Of course, we can use this method to rename multiple columns like so:
import pandas as pd
# Creating a DataFrame
df = pd.DataFrame({'A': [1, 2, 3], 'B': [4, 5, 6]})
# Rename multiple columns
df = df.rename(columns={'A': 'NewA', 'B': 'NewB'})
# Print data frame
print(df)
>>>
NewA NewB
0 1 4
1 2 5
2 3 6
And, again, it’s as we’d work with dictionaries.
How to rename a Pandas column: the column attribute
To rename one Pandas column (or more than one, as we’ll see) we can use the columns
attribute like so:
import pandas as pd
# Creating a DataFrame
df = pd.DataFrame({'A': [1, 2, 3], 'B': [4, 5, 6]})
# Renaming all columns
df.columns = ['NewA', 'NewB']
# Print data frame
print(df)
>>>
NewA NewB
0 1 4
1 2 5
2 3 6
So, in this case, the columns
attribute gives us the possibility to use a list of strings to rename the columns.
How to rename a Pandas column: the set_axis() method
To rename one (or more than one) Pandas column we can use the set_axis()
method like so:
import pandas as pd
# Creating a DataFrame
df = pd.DataFrame({'A': [1, 2, 3], 'B': [4, 5, 6]})
# Renaming all columns
df.set_axis(['NewA', 'NewB'], axis=1, inplace=True)
# Print data frame
print(df)
>>>
NewA NewB
0 1 4
1 2 5
2 3 6
So, even in this case, we use a list of strings to rename the columns, but here we also need to pass the parameters axis=1
and inplace=True
because the set_axis()
method sets the axes from zero, so is recreating them. This lets this method rename the columns.
How to rename a Pandas column: using lambda functions
When we have to deal with strings as in the case of Pandas columns names, we can use lambda functions to modify the characters of the text.
For example, we may want (or need) to rename the columns by simply lowering the letters. We can do it like so:
import pandas as pd
# Creating a DataFrame
df = pd.DataFrame({'COLUMN_1': [1, 2, 3], 'COLUMN_2': [4, 5, 6]})
# Renaming columns using a lambda function
df = df.rename(columns=lambda x: x.lower()) # Lowercase column names
# Print data frame
print(df)
>>>
column_1 column_2
0 1 4
1 2 5
2 3 6
And here we are.
How to drop a Pandas column
Dropping a Pandas column (or more than one) is another task we need to perform very often. Maybe because its values are not significant, maybe because its values are all NULL
or for other reasons.
To perform this task we have two methods.
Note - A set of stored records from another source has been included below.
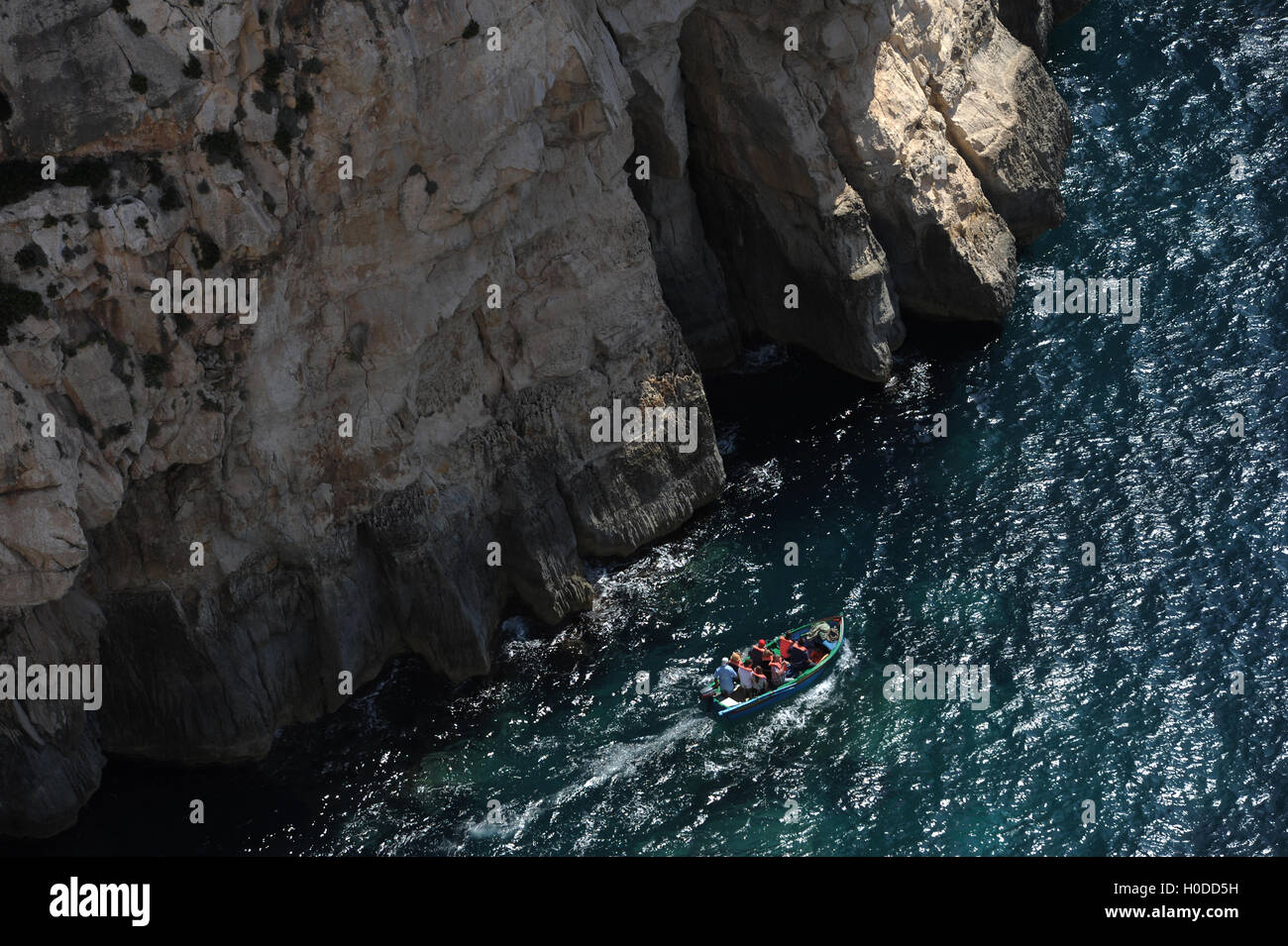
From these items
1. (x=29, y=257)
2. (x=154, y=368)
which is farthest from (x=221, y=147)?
(x=154, y=368)

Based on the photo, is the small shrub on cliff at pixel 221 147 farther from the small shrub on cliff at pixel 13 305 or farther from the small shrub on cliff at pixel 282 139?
the small shrub on cliff at pixel 13 305

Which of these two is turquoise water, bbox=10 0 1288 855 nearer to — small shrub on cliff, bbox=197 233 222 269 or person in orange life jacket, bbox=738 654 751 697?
person in orange life jacket, bbox=738 654 751 697

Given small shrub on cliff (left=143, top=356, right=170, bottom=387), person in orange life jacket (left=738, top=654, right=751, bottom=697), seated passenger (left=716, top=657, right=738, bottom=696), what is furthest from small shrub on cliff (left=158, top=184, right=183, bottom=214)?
person in orange life jacket (left=738, top=654, right=751, bottom=697)

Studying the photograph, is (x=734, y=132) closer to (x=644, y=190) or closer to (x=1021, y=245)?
(x=644, y=190)

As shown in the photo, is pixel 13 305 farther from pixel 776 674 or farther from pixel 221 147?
pixel 776 674

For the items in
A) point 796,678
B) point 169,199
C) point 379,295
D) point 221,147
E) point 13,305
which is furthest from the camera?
point 796,678
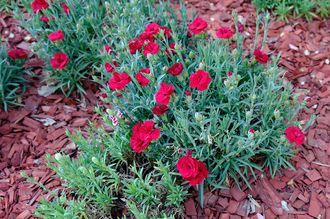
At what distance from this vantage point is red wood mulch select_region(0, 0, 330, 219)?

Let’s see them both.
How to drop a Pandas column: using the drop() method
The typical method to drop a Pandas column (or more than one) is by using the drop()
method.
Here the only thing to get in mind is to decide if we want to drop some columns and create a new data frame, or if we want to drop them and substitute the current data frame.
Let me show the difference:
import pandas as pd
# Creating a DataFrame
df = pd.DataFrame({'A': [1, 2, 3], 'B': [4, 5, 6], 'C': [7, 8, 9]})
# Drop one column and substitute the current data frame
df = df.drop('A', axis=1)
# Print updated data frame
print(df)
>>>
B C
0 4 7
1 5 8
2 6 9
So, we’ve dropped the column "A" by using the drop()
method specifying the name of the column we wanted to drop and the axis (axis=1
in Pandas indicates the vertical direction and must be specified).
In this case, we’ve decided to substitute the data frame df
. So, at the end of the process, the data frame df
hasn’t column "A".
Instead, if we want to create another data frame, let’s say we call id df_2
, we have to do it like so:
import pandas as pd
# Creating a DataFrame
df = pd.DataFrame({'A': [1, 2, 3], 'B': [4, 5, 6], 'C': [7, 8, 9],
'D': [10, 11, 12]})
# Drop one column and substitute the current data frame
df_2 = df.drop(['A', 'D'], axis=1)
# Print new data frame
print(df_2)
>>>
B C
0 4 7
1 5 8
2 6 9
So, in this case, we’ve dropped two columns and created a new data frame with just columns "B" and "C".
This may be useful if we think we may need the original data frame df
in the future, for further analyses.
How to drop a Pandas column: using the column index
In Pandas, columns can be singled out via the indexes. This means that we can drop them using indexes like so:
import pandas as pd
# Creating a DataFrame
df = pd.DataFrame({'A': [1, 2, 3], 'B': [4, 5, 6], 'C': [7, 8, 9],
'D': [10, 11, 12]})
# Drop one column and append to a new data frame
df_2 = df.drop(df.columns[[0, 1]], axis=1)
# Print new data frame
print(df_2)
>>>
C D
0 7 10
1 8 11
2 9 12
So, in this case, we’ve created a new data frame with just columns "C" and "D" and we’ve deleted columns "A" and "B" by using their indexes.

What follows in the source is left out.